Opening ceremonies had people on their feet, hands over hearts, and heads bowed in prayer. The solemn expressions of the crowd reflected the pride in our nation. Fireworks followed, grand fireworks, stepped up from the already spectacular version from the previous year.
“I think it is wonderful. People… people are just having fun. This is a picnic, this is the fourth of July,” said Gary Leonard, fundraiser and organizer of the Fourth of July celebration. “We are right there, at that Norman Rockwell moment, you know.”
The Fourth of July, Independence Day, means something different for everybody. The following is just a small sample of what the Fourth of July means to the people in this community.
“Fourth of July means so many things to me … FREEDOM first and foremost. Remembering how we got that freedom! Family, parades, fireworks, picnics with friends and family. Always a wonderful day celebrating how we got to where we are with our Declaration of Independence! God, family and country! That is what it is all about!”
— Jan Irving
“Independence Day is an opportunity to pause and reflect on our freedoms as Americans. It’s a day to embrace gratitude.”
— Alyssa Pinkerton
“The Fourth of July represents to me, America’s tenacity to fight for Freedom from oppression.”
— Rhonda Vogl
“For me it’s all about freedom and patriotism, and bonding with family and friends, and honoring our TRUE freedom. I gave 21 years in the military. I love good food and fireworks, but to me, the Fourth is not about that- it’s about the birth and the freedom of the United States of America.”
— Scott Rubenacker
“For me the Fourth means celebrating freedom with family, eating good food, and just having fun. I have always enjoyed the Fourth, not only for the fireworks, but also I have lots of veterans in my family. We have a great barbecue every year, with family bringing great food and spending time celebrating life, freedom, and family. Later at night we have a great firework show. When I lived in California we had 40 plus acres so we bought our own fireworks, but now that I live here we still have a great view right from out on our deck.”
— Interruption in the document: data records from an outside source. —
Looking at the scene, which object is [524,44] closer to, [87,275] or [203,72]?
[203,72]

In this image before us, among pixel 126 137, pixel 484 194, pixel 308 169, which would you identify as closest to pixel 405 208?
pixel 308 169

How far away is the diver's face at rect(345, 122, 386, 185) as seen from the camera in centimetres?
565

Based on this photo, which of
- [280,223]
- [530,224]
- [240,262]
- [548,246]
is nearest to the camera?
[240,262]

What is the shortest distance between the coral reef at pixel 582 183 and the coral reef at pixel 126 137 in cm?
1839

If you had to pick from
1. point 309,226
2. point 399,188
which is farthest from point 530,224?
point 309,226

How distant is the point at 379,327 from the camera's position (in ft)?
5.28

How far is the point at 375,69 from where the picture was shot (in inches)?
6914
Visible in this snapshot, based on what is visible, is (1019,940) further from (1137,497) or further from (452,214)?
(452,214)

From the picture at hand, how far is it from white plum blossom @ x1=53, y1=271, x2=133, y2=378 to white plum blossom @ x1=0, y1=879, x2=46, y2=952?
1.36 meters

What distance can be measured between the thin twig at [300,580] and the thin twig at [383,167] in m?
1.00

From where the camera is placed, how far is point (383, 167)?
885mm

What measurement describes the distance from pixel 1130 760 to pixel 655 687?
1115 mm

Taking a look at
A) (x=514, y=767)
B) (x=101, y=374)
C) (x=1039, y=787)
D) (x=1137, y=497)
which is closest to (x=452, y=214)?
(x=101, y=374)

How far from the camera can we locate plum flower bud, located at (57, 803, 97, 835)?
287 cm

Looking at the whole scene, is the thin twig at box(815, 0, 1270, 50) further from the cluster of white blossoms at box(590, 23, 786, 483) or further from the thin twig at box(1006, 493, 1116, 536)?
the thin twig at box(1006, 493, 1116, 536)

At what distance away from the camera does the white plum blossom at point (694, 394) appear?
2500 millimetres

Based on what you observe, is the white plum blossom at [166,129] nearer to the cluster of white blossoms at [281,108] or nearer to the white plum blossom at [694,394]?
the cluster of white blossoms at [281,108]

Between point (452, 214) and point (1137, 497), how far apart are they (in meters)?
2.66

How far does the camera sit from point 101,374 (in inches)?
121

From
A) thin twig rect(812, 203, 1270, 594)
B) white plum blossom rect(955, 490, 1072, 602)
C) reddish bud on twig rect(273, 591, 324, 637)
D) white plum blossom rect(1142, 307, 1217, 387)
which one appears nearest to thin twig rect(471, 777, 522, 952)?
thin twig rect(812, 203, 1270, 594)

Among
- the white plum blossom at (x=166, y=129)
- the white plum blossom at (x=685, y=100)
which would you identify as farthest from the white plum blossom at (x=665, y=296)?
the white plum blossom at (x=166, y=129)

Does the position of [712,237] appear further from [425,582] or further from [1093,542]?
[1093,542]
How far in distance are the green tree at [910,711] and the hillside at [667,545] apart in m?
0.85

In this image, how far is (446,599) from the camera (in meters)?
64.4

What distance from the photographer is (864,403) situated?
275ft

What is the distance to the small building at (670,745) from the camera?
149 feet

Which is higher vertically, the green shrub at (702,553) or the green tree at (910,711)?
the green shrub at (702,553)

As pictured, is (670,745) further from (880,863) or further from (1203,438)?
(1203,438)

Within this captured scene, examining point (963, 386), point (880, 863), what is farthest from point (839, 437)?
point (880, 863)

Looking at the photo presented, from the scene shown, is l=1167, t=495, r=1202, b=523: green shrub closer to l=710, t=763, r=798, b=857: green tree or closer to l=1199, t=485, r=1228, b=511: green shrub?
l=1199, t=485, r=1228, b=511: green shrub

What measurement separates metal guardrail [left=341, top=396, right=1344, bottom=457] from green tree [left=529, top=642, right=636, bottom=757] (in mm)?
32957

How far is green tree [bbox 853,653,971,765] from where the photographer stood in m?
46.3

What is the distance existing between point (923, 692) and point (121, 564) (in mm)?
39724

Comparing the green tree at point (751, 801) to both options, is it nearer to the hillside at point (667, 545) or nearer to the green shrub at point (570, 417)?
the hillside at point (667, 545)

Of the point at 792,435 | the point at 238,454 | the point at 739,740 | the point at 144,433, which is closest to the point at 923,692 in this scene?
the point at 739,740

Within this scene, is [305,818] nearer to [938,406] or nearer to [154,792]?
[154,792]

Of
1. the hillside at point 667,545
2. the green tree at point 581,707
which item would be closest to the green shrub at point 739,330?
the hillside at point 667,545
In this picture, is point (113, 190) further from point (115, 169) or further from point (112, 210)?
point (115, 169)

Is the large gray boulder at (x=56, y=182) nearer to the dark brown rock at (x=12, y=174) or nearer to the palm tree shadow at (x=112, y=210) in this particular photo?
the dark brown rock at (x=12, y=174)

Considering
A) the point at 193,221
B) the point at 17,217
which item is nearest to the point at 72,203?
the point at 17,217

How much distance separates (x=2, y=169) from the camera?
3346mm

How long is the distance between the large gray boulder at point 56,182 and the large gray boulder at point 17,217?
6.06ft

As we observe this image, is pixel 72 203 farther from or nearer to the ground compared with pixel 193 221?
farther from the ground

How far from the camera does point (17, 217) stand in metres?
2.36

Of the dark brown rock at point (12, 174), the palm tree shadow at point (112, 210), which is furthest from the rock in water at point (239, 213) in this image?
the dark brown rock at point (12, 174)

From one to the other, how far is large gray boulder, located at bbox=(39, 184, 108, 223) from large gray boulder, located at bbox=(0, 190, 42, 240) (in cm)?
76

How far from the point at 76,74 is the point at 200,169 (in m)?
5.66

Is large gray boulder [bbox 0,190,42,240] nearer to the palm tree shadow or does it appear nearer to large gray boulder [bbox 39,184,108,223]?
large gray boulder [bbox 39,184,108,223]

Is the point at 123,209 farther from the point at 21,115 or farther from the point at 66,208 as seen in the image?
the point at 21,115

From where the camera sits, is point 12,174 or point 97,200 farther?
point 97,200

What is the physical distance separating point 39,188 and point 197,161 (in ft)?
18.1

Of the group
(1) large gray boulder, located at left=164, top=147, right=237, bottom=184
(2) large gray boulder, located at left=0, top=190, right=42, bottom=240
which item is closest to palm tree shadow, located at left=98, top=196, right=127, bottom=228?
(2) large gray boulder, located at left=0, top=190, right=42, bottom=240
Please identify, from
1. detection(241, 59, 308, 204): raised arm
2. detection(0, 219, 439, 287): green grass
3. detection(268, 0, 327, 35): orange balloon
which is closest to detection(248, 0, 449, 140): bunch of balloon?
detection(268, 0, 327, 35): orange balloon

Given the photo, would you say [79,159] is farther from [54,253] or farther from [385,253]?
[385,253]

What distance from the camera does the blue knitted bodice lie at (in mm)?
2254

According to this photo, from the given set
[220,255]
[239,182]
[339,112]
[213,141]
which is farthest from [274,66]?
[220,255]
— Adriana Olbekson, age 16.
“Fourth of July is obviously the birthday of the greatest country ever but also a great reason to get together and have a good time.”
— Kendra Verzier
“Holidays I believe is a time to remember what family and being an American means. Remembering the real reason of why we separated from the crown to begin with, a reason that has been long forgotten.”
— Brianne Nasby
“July 4th is a day where I just reflect on how blessed I am to have been born in a place where I have so many opportunities within my reach. Not all women of the world are so fortunate.”
— Lisa Carle
“Sorry lady we went to the cabin for the weekend, and just got back. We spend every 4th out there with family and friends. It’s all about tradition for us. Good food and drinks, relaxation, and being thankful for the freedom to do so. We definitely celebrate the red, white and blue a little more that day. However, we are insanely proud to be American every day!”
— Breanna Stippich
“The Fourth of July is a drippy popsicle in a child’s hand, the sound of hoofbeats down Main Street, the BOOM then crackle of a firework at dusk. To me, Independence Day is a time when friends and family come together on common ground to celebrate the birthday of a nation, of OUR nation, under the star spangled banner.”
— Kylie Anne Ziegwied
Margaret Bayard Smith mentions “people of every rank.” These quotes, from members of the community, represent a cross section of people from many different aspects of life, from firefighter to retired military, from student to educator, and more. The common theme substantiates that hearts of Americans still glow with pride and gratitude.